Instructions to follow:
Would you output the entries below only from the line containing "Optimized Walmart product" through the line containing "Mens Molle System", exactly as they stand and with both ends included?

Provided information:

# # # #

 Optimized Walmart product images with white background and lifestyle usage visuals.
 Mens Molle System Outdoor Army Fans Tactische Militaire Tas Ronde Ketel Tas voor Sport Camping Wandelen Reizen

# # # #

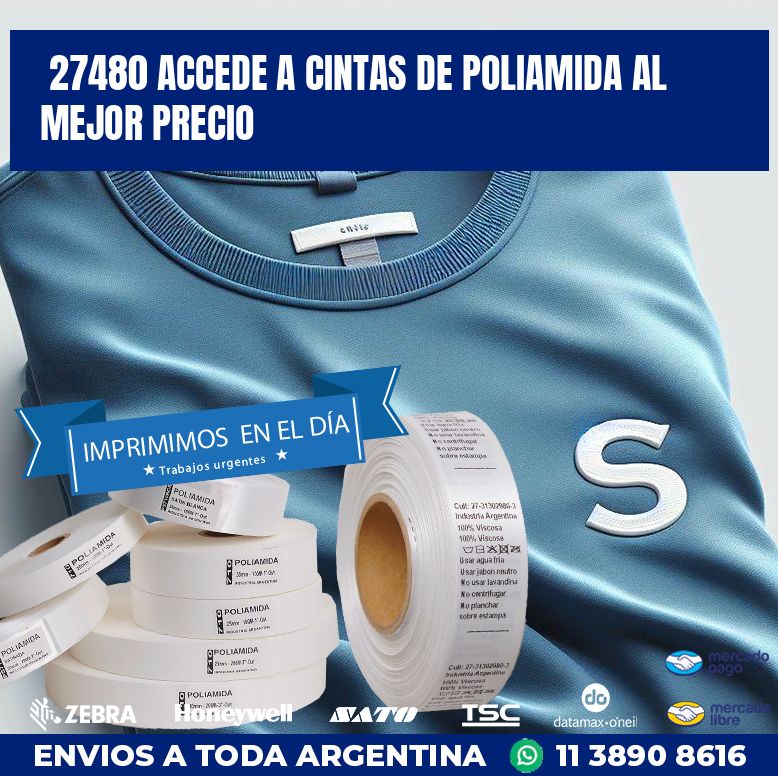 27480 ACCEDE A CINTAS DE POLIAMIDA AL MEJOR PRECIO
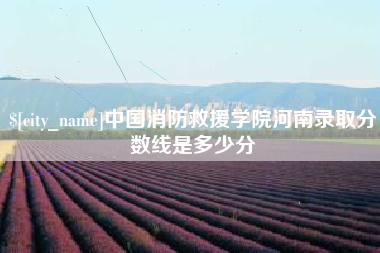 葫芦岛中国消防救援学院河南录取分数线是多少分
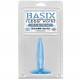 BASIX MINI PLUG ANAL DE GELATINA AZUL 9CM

# # # #

Task solution:
 Optimized Walmart product images with white background and lifestyle usage visuals.
 Mens Molle System Outdoor Army Fans Tactische Militaire Tas Ronde Ketel Tas voor Sport Camping Wandelen Reizen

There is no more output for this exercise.